How we can statistically analyze Marvel Movies: A Complex Challenge
First, we should define "bad".
1. Box office performance (total gross rev, opening weekend gross, budget, ROI, tickets sold)
2. Critical reception (Rotten Tomatoes, Metacritic)
3. Audience ratings (Analysis of social media platforms to gauge audience opinion, age, gender, location, and other relevant demographics of the audience, IMDb, Letterboxd)
4. Movie metadata (release date, runtime, genre, director, cast main, production comp, distro company)
4. Specific metrics (plot complexity, character development, action sequences, humor, awards won, nominations, merch sales_
Of course, each of these criteria will require different data collection and analysis methods.
Data Collected
Once we define "bad," I will gather relevant data, which might include:
Box office figures: total gross, opening weekend, budget, ROI
Critical reviews: scores from Rotten, Metacritic, and others
Audience ratings: IMDb, Letterboxd, and other user-generated rating systems.

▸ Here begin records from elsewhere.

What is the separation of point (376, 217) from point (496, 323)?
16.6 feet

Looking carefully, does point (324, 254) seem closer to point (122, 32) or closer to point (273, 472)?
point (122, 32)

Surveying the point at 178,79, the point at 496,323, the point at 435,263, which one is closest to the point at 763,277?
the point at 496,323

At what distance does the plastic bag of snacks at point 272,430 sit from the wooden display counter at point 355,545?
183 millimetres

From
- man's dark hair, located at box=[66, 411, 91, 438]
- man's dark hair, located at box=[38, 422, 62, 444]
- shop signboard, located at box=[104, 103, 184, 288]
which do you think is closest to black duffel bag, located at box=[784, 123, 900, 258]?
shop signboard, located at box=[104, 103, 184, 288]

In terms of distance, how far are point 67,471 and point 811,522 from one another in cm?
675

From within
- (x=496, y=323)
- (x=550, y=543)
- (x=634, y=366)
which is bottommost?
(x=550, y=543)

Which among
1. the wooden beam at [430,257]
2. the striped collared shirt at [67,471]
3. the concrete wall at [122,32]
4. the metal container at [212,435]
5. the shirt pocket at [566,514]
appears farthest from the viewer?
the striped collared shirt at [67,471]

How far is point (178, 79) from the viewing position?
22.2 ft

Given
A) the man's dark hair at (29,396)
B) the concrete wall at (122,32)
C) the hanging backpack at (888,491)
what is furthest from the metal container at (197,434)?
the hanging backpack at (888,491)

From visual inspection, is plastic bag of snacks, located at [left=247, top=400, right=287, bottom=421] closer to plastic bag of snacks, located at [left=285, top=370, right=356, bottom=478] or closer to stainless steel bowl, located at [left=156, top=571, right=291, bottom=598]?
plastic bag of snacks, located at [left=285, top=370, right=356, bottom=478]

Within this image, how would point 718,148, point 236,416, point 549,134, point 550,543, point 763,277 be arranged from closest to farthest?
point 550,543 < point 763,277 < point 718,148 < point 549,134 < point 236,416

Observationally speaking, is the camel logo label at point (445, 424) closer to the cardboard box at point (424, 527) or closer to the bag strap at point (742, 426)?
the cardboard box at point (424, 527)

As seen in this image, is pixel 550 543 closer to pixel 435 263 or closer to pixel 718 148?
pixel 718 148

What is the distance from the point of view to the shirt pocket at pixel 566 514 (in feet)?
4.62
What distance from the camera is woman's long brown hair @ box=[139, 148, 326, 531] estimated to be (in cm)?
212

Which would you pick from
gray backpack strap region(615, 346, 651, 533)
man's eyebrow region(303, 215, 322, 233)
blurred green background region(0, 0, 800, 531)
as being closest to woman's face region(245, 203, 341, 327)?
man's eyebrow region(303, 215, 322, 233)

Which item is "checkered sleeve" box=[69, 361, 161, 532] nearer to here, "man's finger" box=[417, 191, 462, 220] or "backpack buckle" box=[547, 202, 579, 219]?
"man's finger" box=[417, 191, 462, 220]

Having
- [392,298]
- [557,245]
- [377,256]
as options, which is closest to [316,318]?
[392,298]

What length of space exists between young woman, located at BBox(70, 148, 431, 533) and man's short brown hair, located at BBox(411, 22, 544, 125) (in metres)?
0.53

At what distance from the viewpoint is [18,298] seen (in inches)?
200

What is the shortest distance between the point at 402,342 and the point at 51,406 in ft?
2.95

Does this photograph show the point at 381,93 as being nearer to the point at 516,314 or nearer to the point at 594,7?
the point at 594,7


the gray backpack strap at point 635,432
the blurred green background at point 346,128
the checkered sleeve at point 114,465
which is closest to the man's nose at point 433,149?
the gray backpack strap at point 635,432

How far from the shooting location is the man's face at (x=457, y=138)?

Social media sentiment: analyzing tweets, Instagram posts, Facebook comments
Movie metadata: Genre, release date, release order, director, cast, budget, runtime. etc.
Statistical Analysis
Depending on the data I collect, I will employ various statistical methods:
Descriptive stats: Mean, median, mode, standard deviation for box office, ratings, etc.
Correlation analysis: examine relationships between variables (e.g., budget vs. box office, critic score vs. audience scores, etc.)
Hypothesis testing: test specific assumptions about the data (e.g., is there a significant difference in box office performance between Phase 3 and Phase 4)
Regression analysis: Model the relationship between dependent and independent variables (e.g., predict box office based on budget, genre, and critic score)
Sentiment analysis: Analyze social media data to gauge overall sentiment towards specific movies or franchises.
Additional Considerations
Subjectivity: Film criticism is inherently subjective. Quantitative data can provide insights, but it won't capture the nuances of artistic merit.
Outliers: Blockbuster movies with exceptionally high or low performances can skew results. Consider using robust statistical methods to handle outliers.
Data quality: Ensure the accuracy and reliability of my data sources
Contextual factors: consider factors like competition, economic conditions, and cultural trends that might influence movie performance.
Tools and Software
Excel: Basic data analysis and visualization for smaller datasets
Specialized movie databases: Box Office Mojo, Rotten, IMDb
R-studio: statistical modeling and analysis
Social media APIs: for collecting and analyzing social media data.
SAS: To run tree analysis, correlation, and other statistical heavy modeling such as decision trees and classification.
PowerBi: Sentiment analysis, trend analysis, regression, clustering, data transformation
Tableau: Data visualization, time series, calculated fields, table calculations, etc.,
Conclusion testing
Core question: Has DEI impacted Marvel's box office performance?
Direct impact: Does including diverse characters or storylines correlate with higher or lower box office revenue?
Indirect: Have changes in audience demographics or societal attitudes towards DEI influenced overall box office trends for Marvel films?
Other potential conclusions
Identifying box office success factors: Which factors (budget, genre, director, release date, etc.) correlate most strongly with box office success?
Predictive modeling: Based on available data, can I build a model to predict a movie's box office performance?
Phase analysis: How does box office performance compare across different Marvel Phases? And is there any indication of which phase saw the most decline?
Audience segmentation: Are there specific audience segments that drive box office success for particular types of Marvel films?
Word to the reader
Please remember: correlation does not equal causation. While I can identify relationships between variables, it's essential to consider other factors that might influence box office performance.